細胞の増殖とともに、生体の遺伝情報を記述されたゲノムDNAは正確、かつ、素早くコピーされる必要があり、あらゆる生物が精巧なDNA複製の仕組みを持ちます。DNA複製中には、様々な酵素が機能する必要があり、複製クランプは多くの酵素のDNA上での足場となり、酵素が効率良く機能するために必要不可欠です。複製クランプは、ドーナッツ状の構造をとり、DNA上を糸に通した輪の様に移動可能であり、複製クランプとともに、DNAを合成する酵素(DNAポリメラーゼ)がスライドし、スムーズなDNA合成が起きます。特に、複製クランプがユビキチン化された際には、DNA損傷を乗り越えて合成を行うDNAポリメラーゼが複製の場へ導かれます(図1)。しかし、この損傷乗り越えるポリメラーゼによるDNA合成は誤りがちであるため突然変異の原因となるので、我々の体内では適切に制御される必要があります。
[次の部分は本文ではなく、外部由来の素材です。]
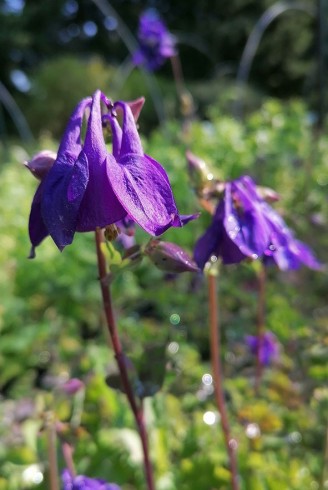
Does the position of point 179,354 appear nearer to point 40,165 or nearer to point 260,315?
point 260,315

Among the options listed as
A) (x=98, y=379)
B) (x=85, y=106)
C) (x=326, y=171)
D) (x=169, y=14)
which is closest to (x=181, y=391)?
(x=98, y=379)

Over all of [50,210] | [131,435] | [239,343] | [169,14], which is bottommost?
[169,14]

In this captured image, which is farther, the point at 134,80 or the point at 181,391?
the point at 134,80

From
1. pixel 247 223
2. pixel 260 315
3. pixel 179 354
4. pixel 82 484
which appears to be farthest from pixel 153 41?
pixel 82 484

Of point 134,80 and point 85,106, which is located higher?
point 85,106

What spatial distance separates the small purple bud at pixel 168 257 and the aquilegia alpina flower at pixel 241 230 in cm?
10

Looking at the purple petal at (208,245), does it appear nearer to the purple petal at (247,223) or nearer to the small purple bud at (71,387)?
the purple petal at (247,223)

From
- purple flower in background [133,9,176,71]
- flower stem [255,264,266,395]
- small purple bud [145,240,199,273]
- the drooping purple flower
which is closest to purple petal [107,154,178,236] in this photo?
small purple bud [145,240,199,273]

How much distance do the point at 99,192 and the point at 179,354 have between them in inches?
53.9

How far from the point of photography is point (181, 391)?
1.89 m

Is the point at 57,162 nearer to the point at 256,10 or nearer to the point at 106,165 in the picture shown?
the point at 106,165

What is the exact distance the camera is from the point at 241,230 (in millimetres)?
814

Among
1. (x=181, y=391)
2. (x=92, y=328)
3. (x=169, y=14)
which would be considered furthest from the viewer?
(x=169, y=14)

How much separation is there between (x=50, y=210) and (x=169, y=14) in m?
26.0
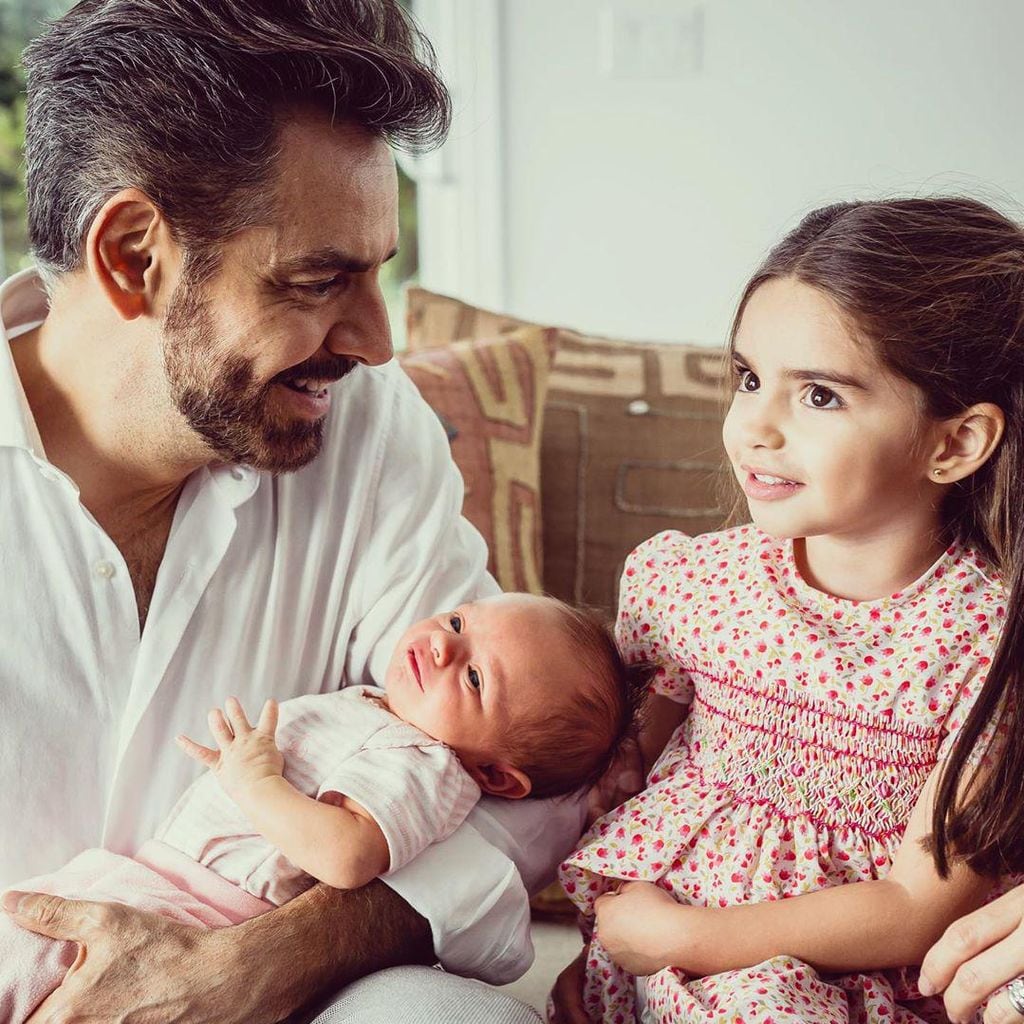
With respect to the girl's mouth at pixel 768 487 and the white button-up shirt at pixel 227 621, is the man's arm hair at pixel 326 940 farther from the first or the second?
the girl's mouth at pixel 768 487

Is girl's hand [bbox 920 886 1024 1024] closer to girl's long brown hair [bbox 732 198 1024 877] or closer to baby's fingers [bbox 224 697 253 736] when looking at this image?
girl's long brown hair [bbox 732 198 1024 877]

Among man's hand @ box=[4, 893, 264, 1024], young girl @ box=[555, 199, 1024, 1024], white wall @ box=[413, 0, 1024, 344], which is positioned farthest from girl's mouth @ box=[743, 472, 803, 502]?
white wall @ box=[413, 0, 1024, 344]

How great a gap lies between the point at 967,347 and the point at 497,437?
826mm

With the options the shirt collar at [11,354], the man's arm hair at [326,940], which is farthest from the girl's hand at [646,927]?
the shirt collar at [11,354]

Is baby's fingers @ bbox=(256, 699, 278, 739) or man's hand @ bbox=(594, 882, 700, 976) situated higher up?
baby's fingers @ bbox=(256, 699, 278, 739)

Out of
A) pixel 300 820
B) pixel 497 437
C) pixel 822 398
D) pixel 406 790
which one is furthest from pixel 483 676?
pixel 497 437

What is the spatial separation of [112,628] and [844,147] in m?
2.35

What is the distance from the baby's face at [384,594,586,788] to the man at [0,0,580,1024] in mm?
120

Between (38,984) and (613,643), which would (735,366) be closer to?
(613,643)

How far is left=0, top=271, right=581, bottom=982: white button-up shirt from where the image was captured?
136 cm

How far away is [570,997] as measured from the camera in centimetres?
146

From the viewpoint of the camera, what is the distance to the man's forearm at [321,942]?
1.23m

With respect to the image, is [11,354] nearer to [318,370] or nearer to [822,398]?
[318,370]

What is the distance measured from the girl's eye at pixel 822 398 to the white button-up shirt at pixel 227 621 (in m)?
0.53
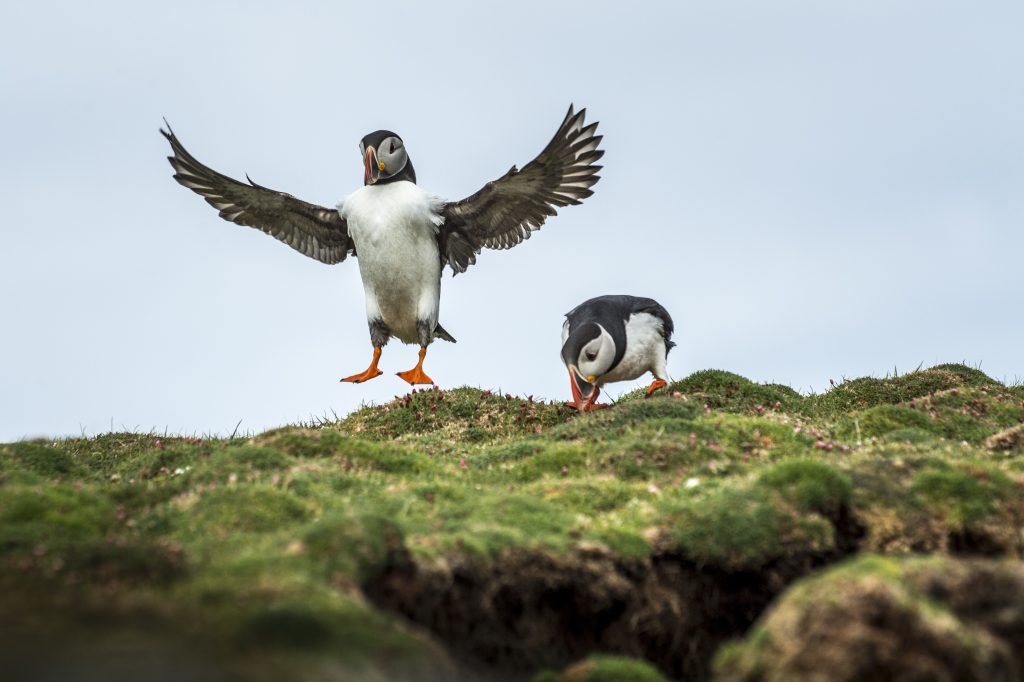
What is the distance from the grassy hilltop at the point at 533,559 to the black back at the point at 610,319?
2570mm

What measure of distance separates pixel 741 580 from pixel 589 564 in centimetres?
137

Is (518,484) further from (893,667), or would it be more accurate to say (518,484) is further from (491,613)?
(893,667)

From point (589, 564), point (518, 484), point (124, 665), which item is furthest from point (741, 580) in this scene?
point (124, 665)

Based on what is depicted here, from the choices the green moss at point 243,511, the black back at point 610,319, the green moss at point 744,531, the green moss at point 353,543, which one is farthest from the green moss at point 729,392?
the green moss at point 353,543

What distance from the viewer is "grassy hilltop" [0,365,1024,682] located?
660cm

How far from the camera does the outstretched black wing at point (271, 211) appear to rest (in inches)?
755

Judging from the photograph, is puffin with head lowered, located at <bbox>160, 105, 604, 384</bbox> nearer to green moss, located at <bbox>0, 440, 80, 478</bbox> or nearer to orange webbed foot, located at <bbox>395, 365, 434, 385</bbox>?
orange webbed foot, located at <bbox>395, 365, 434, 385</bbox>

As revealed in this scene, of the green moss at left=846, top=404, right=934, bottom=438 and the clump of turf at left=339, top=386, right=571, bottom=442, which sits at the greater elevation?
the clump of turf at left=339, top=386, right=571, bottom=442

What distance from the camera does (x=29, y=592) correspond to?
741 centimetres

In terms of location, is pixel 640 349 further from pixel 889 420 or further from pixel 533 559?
pixel 533 559

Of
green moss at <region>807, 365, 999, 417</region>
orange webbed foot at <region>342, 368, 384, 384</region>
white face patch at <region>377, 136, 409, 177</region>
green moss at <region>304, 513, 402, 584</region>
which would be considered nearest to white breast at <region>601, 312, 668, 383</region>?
green moss at <region>807, 365, 999, 417</region>

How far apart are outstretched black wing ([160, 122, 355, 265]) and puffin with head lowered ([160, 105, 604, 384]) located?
17 millimetres

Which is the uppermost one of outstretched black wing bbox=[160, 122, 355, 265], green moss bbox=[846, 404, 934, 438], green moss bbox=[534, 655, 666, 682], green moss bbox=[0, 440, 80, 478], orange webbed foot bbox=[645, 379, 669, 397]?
outstretched black wing bbox=[160, 122, 355, 265]

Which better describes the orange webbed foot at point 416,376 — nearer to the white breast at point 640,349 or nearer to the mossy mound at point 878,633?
the white breast at point 640,349
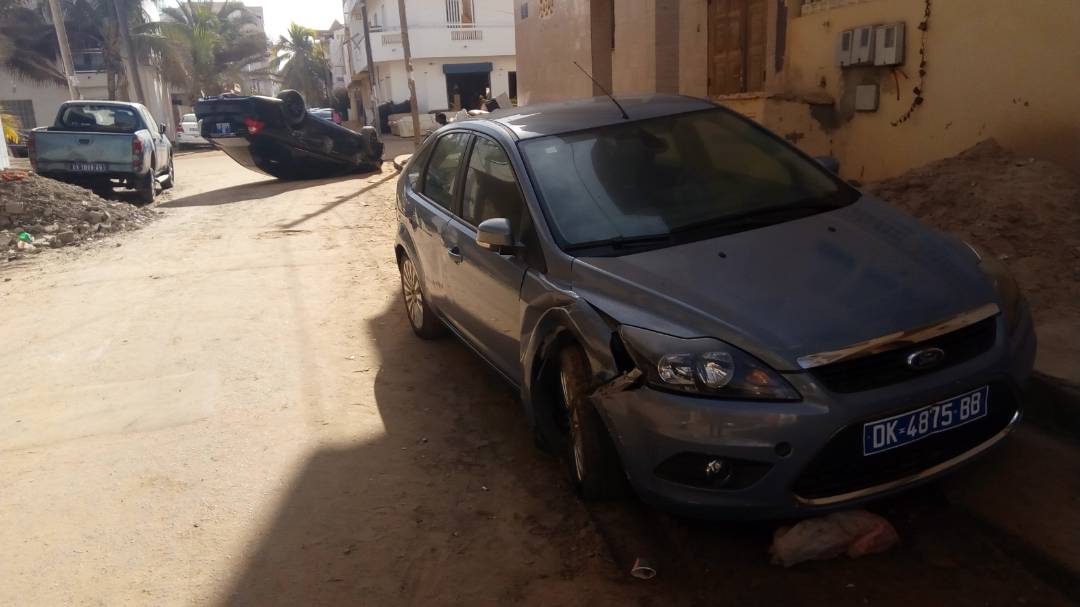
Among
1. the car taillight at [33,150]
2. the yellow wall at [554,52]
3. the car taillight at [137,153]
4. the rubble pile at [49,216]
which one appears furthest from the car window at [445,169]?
the car taillight at [33,150]

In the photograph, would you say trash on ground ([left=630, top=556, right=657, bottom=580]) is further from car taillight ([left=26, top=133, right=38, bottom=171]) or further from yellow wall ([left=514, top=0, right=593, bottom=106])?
car taillight ([left=26, top=133, right=38, bottom=171])

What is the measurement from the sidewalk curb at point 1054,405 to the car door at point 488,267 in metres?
2.31

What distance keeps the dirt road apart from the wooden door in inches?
220

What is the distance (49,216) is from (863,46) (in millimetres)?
10840

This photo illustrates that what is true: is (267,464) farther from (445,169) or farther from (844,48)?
(844,48)

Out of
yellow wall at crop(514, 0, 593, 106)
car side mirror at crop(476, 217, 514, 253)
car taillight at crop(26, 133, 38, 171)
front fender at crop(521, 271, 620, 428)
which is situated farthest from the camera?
yellow wall at crop(514, 0, 593, 106)

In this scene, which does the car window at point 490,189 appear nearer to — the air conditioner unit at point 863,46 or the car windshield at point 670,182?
the car windshield at point 670,182

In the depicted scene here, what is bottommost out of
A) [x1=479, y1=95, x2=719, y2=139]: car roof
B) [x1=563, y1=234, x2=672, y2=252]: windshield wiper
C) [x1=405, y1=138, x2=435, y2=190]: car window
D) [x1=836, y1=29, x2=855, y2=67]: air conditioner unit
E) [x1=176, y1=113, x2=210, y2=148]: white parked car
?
[x1=176, y1=113, x2=210, y2=148]: white parked car

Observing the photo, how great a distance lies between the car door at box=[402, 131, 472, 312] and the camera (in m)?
5.20

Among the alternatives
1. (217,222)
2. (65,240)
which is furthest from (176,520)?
(217,222)

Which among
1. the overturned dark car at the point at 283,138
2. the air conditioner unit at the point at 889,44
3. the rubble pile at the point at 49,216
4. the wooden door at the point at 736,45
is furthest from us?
the overturned dark car at the point at 283,138

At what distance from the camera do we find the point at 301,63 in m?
67.1

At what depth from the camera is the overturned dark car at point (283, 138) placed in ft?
55.9

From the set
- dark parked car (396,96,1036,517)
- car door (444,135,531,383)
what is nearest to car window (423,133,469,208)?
car door (444,135,531,383)
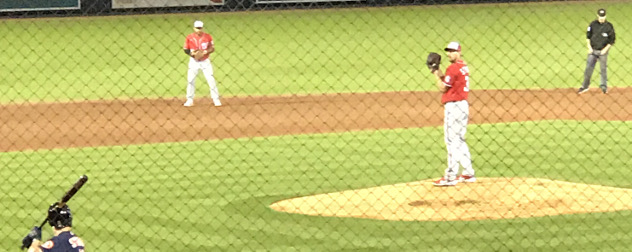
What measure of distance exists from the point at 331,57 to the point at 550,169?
1558 centimetres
東北大学学際科学フロンティア研究所の大学保―助教(生命科学研究科兼任)は、生命科学研究科分子遺伝生理分野・博士後期課程大学院生の邵震華氏及び東谷篤志教授、学際科学フロンティア研究所の丹羽伸介准教授らとともに、線虫Caenorhabditis elegansを用いて、DNA損傷乗り越えの機能が低下した際に、個体発生、生殖細胞形成に及ぼす影響を明らかにしました。この研究は、発生過程、組織形成・維持に伴う細胞分裂の際に、誤りがちなDNA合成が関与することを示すと同時に、多細胞生物でのDNA損傷乗越え機構の役割を解析する上で、線虫が有用なモデルと成ることを示しました。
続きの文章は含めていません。